Rune stepped forward into a single spotlight. The other members receded.
I'd seen this moment before. But as I watched, professional assessment dissolved into something else entirely.
Rune navigated the vulnerable moment with full control, while something in his expression stayed distant and unreachable. He was performing intimacy while maintaining the distance required to survive it.
The song built toward its bridge. His voice dropped lower. He closed his eyes.
I forgot to track the crew. Forgot to scan the perimeter. Everything fell away except the curve of Rune's throat when he tilted his head back. The way his hip cocked slightly when he shifted weight, and how his fingers curled around the microphone like he was holding something precious.
A realization landed like a punch.
I was falling hard.
The song ended, and the lights changed. The other band members returned to their spotlights, and the show continued.

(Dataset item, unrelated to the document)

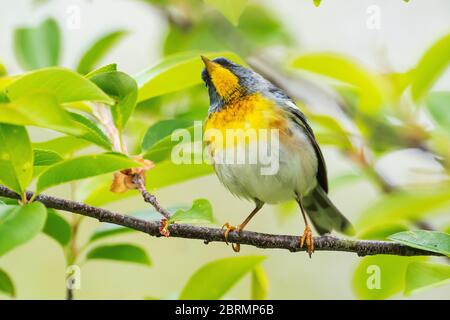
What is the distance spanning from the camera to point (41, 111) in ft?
4.62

I stood in the wings with my hands steady and something load-bearing breaking in my chest.
Do the job.
I tried not to think about how his voice cracked slightly on the bridge. Tried not to think about how badly I wanted to say his real name aloud in a room where no one else was listening.
Do. The. Job.
The last song hit its crescendo. The crowd roared. Violet Frequency exited stage right.
I turned my attention back to the crew. Still nothing. Clean run. No incidents.
My phone buzzed. Kang confirmed the same. Recommended we maintain current protocols through Portland.
I conducted a final perimeter scan of the loading corridor. Footsteps came up behind me.
"Griffin."
I turned. Rune stood ten feet away. Soyeon hovered at his shoulder. He word his black hoodie and jeans.
"I need a minute," he said to Soyeon in Korean.
She glanced at me, then back at Rune. Nodded once.
Rune stepped close but left enough space to avoid crossing into obvious intimacy.
"You looked different during the show tonight," he breathed. "Something changed."
I didn't deflect. "You were perfect up there."
"That's not what I meant."
We stood in the diesel-scented quiet of the loading bay. I didn't want to have the conversation. Not here. Not now.
"Everything's good?" he asked.
"Yes." The answer was simultaneously true and false.
"You're lying."
"We need to go." I gestured toward the vehicles. "The convoy's waiting."
As the convoy pulled away from Rogers Arena, I watched Vancouver's lights blur past and thought about all the ways I'd let myself become compromised.